The funds will be used to expand beyond WeWork's current locations in Beijing and Shanghai to at least five more large cities in the next six to 12 months, the New York-based firm's co-founder and CEO Adam Neumann said.
State-owned real estate developer Greenland Group and hospitality firm Jin Jiang International (Holdings) Co Ltd - parent of Shanghai Jin Jiang International Hotels Group - are also investing in the local unit, he said.
"By creating local entities we allow ourselves to take local management, give them local equity, incentivize them locally, operate the company under local law, respecting all the different cultures and the different rules that exist," Neumann told Reuters in an interview on Thursday.
The announcement follows a similar move unveiled earlier this month by WeWork to enter Japan's market with a 50:50 venture with SoftBank. The company will launch its first location in Tokyo in 2018.
WeWork, which provides shared office space for users such as entrepreneurs, freelancers and large corporations, operates more than 155 properties in 16 markets including the United States, its biggest market, Canada, Germany and China.
It is generating $1 billion a year in revenue at current rates and will launch an IPO in the future, Neuman has said. Its members pay on average $650 a month.

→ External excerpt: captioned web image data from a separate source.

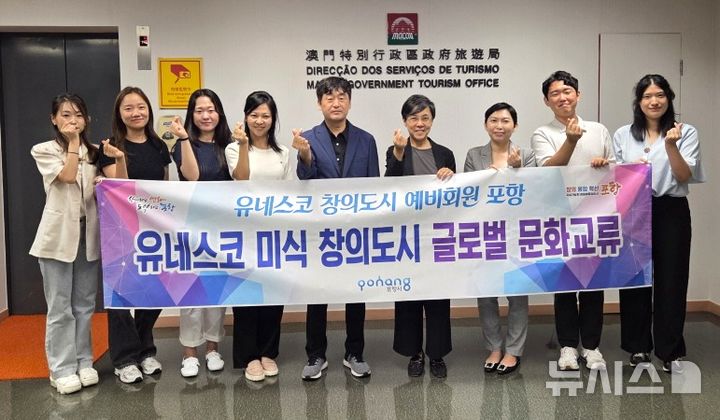 [포항=뉴시스] 송종욱 기자 = 포항시는 유네스코 창의 도시 네트워크 '미식(美食)' 분야 가입을 위해 지난 16~19일 사흘간 마카오에서 열린 '2025 마카오 세계 미식 축제'에 참가했다. 사진은 '2025 마카오 세계 미식 축제'에 참가한 이성수 포항시 식품산업과장과 직원들이 기념 촬영하는 모습. (사진=포항시 제공) 2025.07.21. photo@newsis.com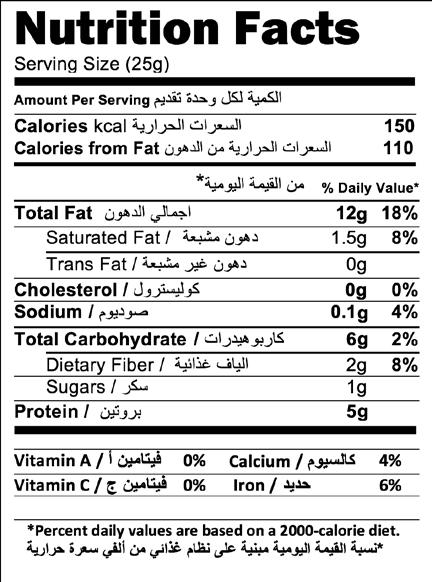 MIXED KERNELS قلوبات مشك لة ITEM CODE: 105 25 g 0.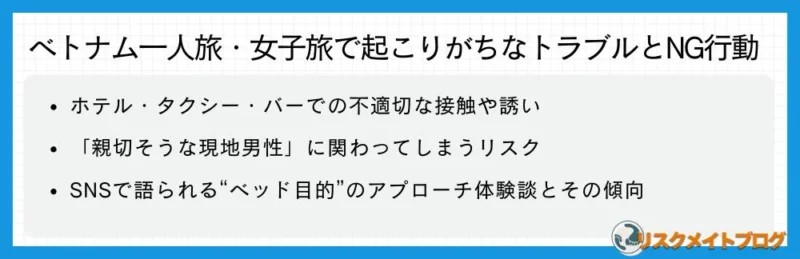 NG行動集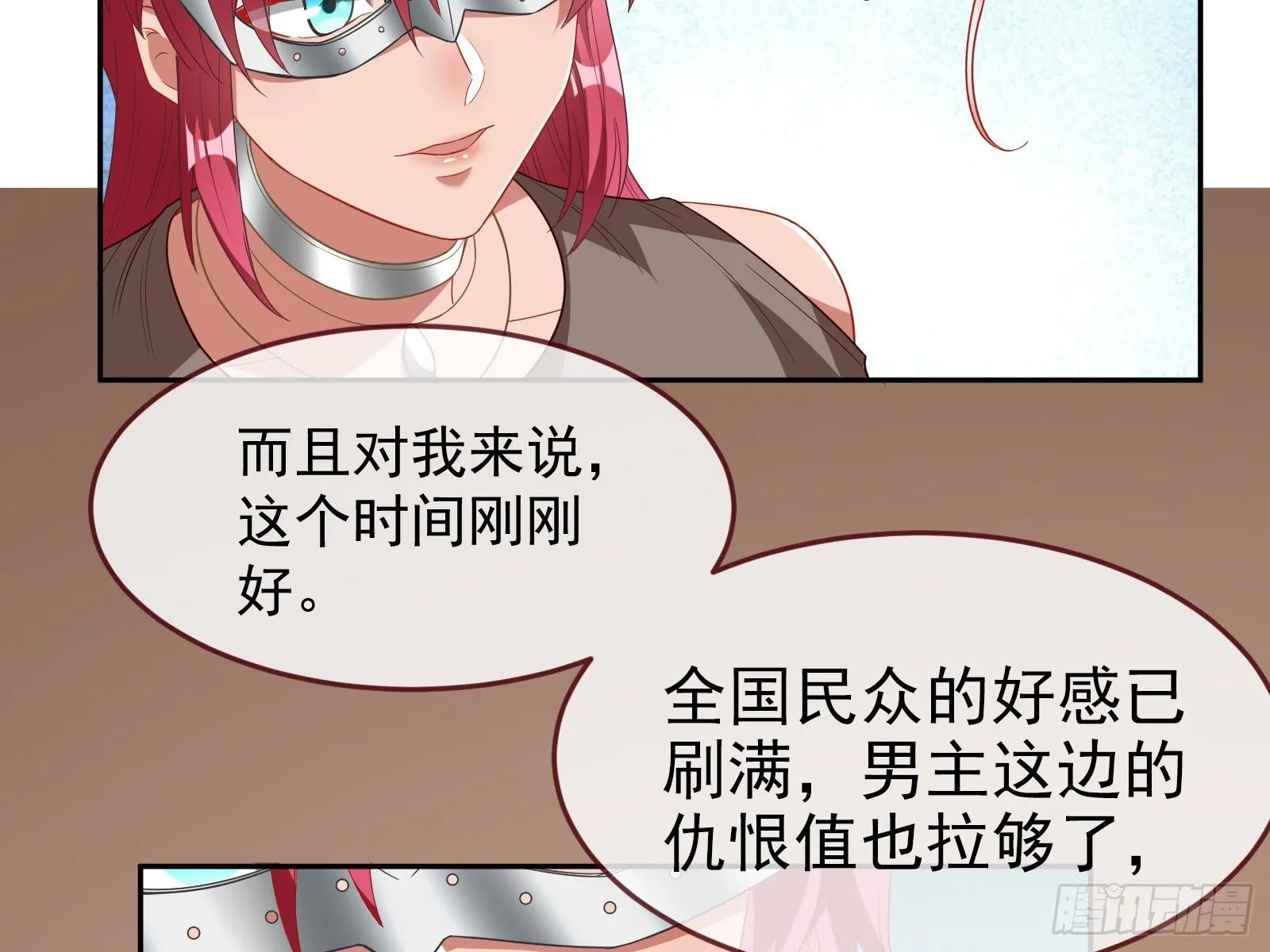 国王要搞事 第108页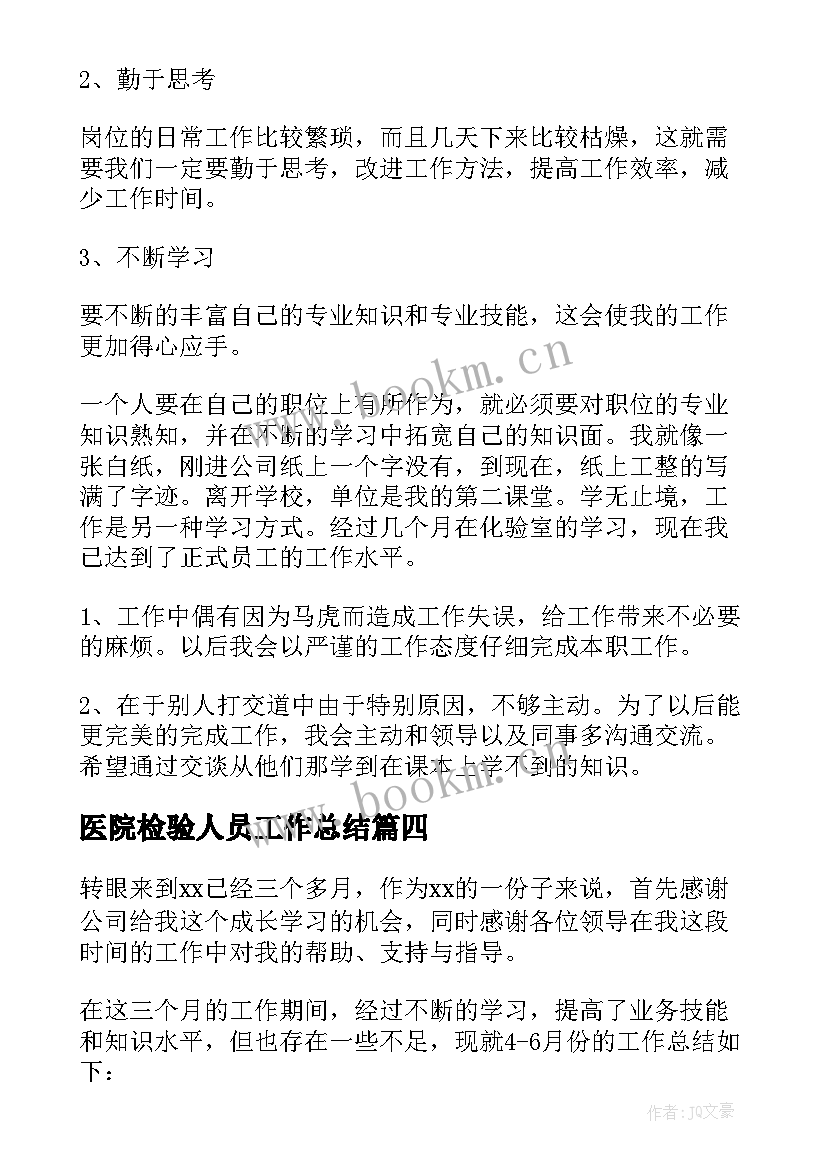 最新医院检验人员工作总结 医院检验人员的工作总结(优质8篇)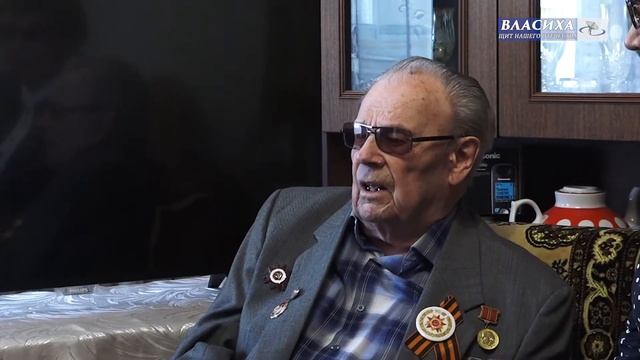 Глава Власиха А. Алябьев подправил ветерана ВОВ Василия Георгиевича Фоменко с 95-летием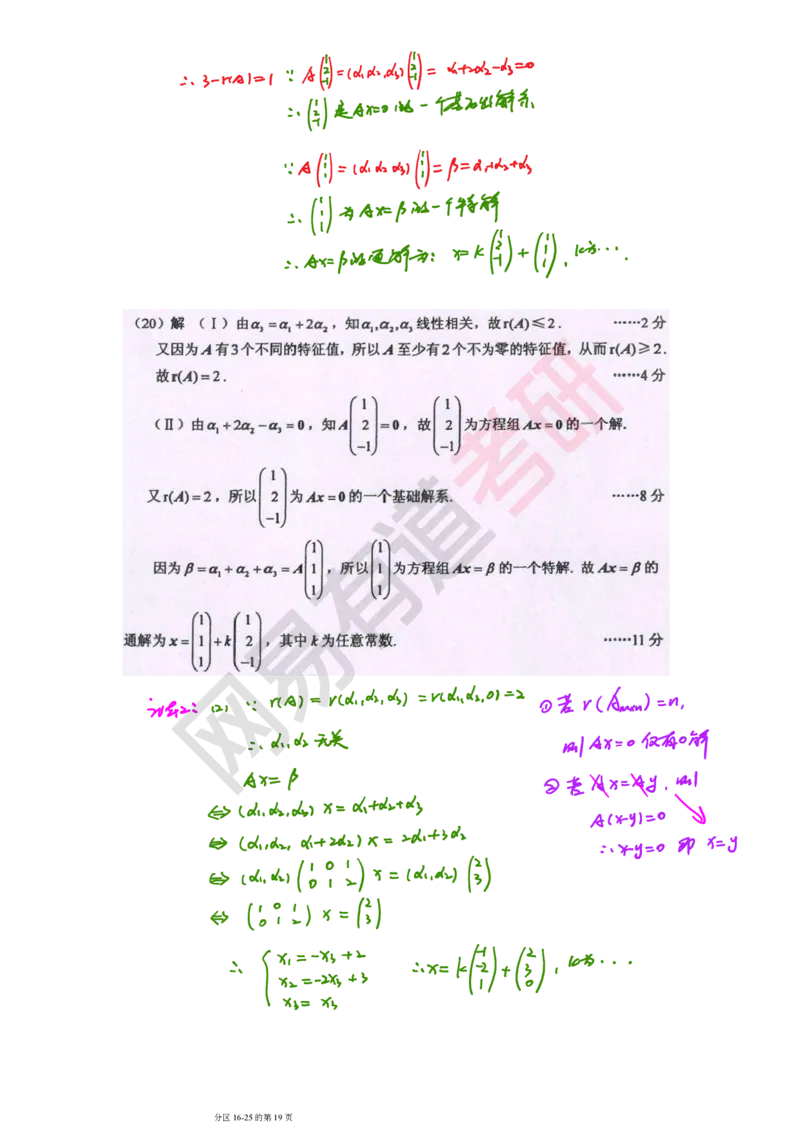 250827_121952-2017年真题三卷合一笔记_01.2026考研数学有道武忠祥刘金峰全程班_01.2026考研数学武忠祥刘金峰全程班_08.真题阶段_03.十年真题_{274}--2017年真题金解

WeWork was valued at about $16.7 billion in a funding round last year, making it, according to Hony Capital, among the world's most valuable startups.
This year, in March, SoftBank invested $300 million in WeWork, the first tranche of a funding round that could total up to $3 billion, a source has told Reuters.
WeWork could unveil more units soon, CEO Neumann said, with SoftBank seen taking a stake in those businesses too. Having separate local entities in different countries gives WeWork the flexibility to take some of those units public, while keeping others under the parent, he added.
"We're not going to do too much, only in markets that are tremendously large, but in one or two more markets you're going to see us doing it, probably quite soon."
WeWork opened its first office in China in Shanghai in July 2016, expanding to four properties now, while in Beijing it has two spaces now. It also has two locations in Hong Kong. It is targeting more than ten properties in Greater China by end-2017.
"In Shanghai, Beijing and Hong Kong, where WeWork opens an office, it will be filled up right away with high-quality membership and that gives us the confidence to accelerate the Chinese market development," John Zhao, Hony Capital's founder and CEO, told Reuters.